显色法芯片技术快速鉴定分枝杆菌菌种

 目的 利用显色法芯片技术建立快速鉴定分枝杆菌菌种的方法。 方法 根据美国国家生物技术信息中心（NCBI）提供的分枝杆菌 16S rDNA 基因的保守区和突变区（第 129 ~ 267 位核苷酸的 A 突变区、第 430 ~ 500 位核苷酸的 B 突变区）分别设计引物和寡核苷酸探针，用地高辛标记引物并制备玻璃芯片。采用双重 PCR 技术分别对 16 种分枝杆菌标准株、5 种非分枝杆菌标准株和 120 株分枝杆菌临床分离株（非结核分枝杆菌 40 株、结核分枝杆菌复合群 80 株）进行扩增，扩增产物分别与玻璃芯片进行杂交检测，尼龙膜显色，以显现蓝黑色斑点作为阳性信号，并根据其在芯片方阵中的位置判断分枝杆菌种类。
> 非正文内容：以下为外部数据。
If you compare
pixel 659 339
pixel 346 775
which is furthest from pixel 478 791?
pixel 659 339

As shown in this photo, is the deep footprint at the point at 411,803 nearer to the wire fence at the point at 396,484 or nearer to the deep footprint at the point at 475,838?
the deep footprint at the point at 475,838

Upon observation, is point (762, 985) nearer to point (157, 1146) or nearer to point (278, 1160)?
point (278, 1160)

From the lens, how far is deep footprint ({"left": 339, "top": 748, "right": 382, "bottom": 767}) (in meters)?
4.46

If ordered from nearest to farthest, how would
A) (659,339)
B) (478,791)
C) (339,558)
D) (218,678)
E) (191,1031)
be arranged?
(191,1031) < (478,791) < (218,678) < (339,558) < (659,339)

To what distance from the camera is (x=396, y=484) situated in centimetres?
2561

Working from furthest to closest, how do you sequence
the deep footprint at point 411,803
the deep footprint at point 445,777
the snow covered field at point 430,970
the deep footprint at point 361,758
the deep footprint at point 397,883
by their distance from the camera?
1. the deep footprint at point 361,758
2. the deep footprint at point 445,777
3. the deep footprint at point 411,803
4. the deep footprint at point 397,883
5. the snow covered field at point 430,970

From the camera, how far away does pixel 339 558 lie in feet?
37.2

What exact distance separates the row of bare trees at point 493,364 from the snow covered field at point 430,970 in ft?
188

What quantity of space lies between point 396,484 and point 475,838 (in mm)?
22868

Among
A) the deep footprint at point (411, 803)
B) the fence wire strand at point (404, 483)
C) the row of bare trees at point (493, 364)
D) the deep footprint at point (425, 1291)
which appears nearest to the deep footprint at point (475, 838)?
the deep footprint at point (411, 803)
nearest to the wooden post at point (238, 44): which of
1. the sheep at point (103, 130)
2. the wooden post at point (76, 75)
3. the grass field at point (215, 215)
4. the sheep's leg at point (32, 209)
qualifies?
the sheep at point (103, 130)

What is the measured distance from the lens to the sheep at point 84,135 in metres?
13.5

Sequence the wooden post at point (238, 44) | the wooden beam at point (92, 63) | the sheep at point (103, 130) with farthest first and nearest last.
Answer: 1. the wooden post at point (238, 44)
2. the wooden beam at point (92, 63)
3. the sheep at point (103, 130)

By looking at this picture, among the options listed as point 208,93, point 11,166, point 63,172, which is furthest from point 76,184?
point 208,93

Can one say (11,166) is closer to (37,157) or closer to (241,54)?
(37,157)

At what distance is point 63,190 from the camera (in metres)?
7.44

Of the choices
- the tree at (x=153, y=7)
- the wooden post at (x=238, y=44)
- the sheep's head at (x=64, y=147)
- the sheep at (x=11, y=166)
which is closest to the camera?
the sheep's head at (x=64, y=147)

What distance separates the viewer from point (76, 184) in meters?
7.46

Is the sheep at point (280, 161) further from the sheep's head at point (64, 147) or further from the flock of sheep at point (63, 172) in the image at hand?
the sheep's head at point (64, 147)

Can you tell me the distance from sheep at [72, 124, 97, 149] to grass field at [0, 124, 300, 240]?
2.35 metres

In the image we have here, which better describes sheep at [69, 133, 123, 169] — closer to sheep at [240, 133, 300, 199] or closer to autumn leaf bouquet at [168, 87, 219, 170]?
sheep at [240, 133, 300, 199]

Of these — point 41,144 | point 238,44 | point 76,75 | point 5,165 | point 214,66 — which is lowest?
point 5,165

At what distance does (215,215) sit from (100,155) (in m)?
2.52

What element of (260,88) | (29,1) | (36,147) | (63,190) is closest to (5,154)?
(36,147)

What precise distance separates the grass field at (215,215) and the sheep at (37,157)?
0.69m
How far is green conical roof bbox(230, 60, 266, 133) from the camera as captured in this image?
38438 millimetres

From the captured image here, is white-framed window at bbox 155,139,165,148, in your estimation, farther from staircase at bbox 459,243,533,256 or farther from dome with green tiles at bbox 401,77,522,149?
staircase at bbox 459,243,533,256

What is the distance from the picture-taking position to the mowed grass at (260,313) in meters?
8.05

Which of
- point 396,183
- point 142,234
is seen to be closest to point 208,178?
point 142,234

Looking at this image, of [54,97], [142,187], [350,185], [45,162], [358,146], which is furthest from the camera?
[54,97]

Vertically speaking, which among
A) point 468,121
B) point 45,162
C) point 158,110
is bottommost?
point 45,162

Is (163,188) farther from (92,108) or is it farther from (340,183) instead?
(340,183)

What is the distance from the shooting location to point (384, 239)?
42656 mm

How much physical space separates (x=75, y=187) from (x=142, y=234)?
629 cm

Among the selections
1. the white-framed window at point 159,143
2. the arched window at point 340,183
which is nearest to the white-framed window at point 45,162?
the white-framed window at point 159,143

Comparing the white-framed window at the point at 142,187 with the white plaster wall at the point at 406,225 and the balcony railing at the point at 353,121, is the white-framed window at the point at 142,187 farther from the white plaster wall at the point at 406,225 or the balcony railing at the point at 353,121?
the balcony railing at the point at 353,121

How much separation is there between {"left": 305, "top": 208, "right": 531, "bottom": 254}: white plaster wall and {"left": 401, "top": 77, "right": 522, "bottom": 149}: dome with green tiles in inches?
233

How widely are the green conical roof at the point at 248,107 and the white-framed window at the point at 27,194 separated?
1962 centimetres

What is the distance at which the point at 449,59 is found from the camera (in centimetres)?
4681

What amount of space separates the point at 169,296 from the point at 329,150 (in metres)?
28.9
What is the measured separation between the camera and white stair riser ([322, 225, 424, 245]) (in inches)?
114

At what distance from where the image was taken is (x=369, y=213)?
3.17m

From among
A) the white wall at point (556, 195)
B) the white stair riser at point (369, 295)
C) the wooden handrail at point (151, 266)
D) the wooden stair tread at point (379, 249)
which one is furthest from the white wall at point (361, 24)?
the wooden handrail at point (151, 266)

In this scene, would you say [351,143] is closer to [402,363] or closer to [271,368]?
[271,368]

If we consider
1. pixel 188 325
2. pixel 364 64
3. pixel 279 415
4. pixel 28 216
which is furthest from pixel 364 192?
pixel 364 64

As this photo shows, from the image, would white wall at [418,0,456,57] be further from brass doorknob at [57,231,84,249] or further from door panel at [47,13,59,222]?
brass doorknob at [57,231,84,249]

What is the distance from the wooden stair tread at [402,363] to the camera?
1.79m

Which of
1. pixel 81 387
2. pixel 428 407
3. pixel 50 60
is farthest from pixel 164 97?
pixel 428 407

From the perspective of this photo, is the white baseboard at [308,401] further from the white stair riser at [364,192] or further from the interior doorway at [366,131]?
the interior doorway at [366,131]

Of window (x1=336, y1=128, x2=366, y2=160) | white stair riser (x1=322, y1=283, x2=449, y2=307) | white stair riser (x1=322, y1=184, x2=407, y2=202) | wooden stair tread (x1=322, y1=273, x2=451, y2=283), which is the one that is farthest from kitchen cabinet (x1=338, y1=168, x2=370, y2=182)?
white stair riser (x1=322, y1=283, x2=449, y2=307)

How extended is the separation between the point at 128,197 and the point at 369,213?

根据芯片杂交结果，选取部分经显色法芯片技术检测的临床分离株进行 DNA 测序。 结果 16 种分枝杆菌标准株和 120 株分枝杆菌临床分离株经 PCR 扩增均各产生 2 条 DNA 片段，其中 1 条长度为 272 ~ 280 bp，1 条长度为 183 ~ 192 bp。16 种分枝杆菌标准株均与芯片上特异性探针杂交，应用显色法芯片技术分析 16 种分枝杆菌标准株和 5 种非分枝杆菌标准株的特异性为 100%。120 株分枝杆菌临床分离株均与分枝杆菌属探针 a 杂交，其中 79 株确定为结核分枝杆菌复合群，38 株确定为非结核分枝杆菌（不产色分枝杆菌 17 株，胞内分枝杆菌 8 株，猿猴分支杆菌 6 株，瘰疬分枝杆菌 5 株，偶然分支杆菌 2 株），另 3 株只与分枝杆菌属探针 a 杂交，没有鉴定到种。选取的 26 株分枝杆菌临床分离株（结核分枝杆菌复合群 8 株，不产色分枝杆菌 5 株，胞内分枝杆菌、猿猴分枝杆菌、未鉴定到种的分枝杆菌各 3 株，瘰疬分枝杆菌、偶然分枝杆菌各 2 株）DNA 测序显示，未鉴定到种的 3 株分枝杆菌中，1 株为结核分枝杆菌突变株，1 株为 Mycobacterium lentiflavum，1 株为 Mycobacterium arupense，芯片上无后 2 种菌株的特异性探针；其余 23 株菌株测序结果与芯片检测结果一致。 结论 显色法芯片技术能简便、快速、灵敏、特异地将大多数分枝杆菌鉴定到种，具有一定的临床推广应用价值。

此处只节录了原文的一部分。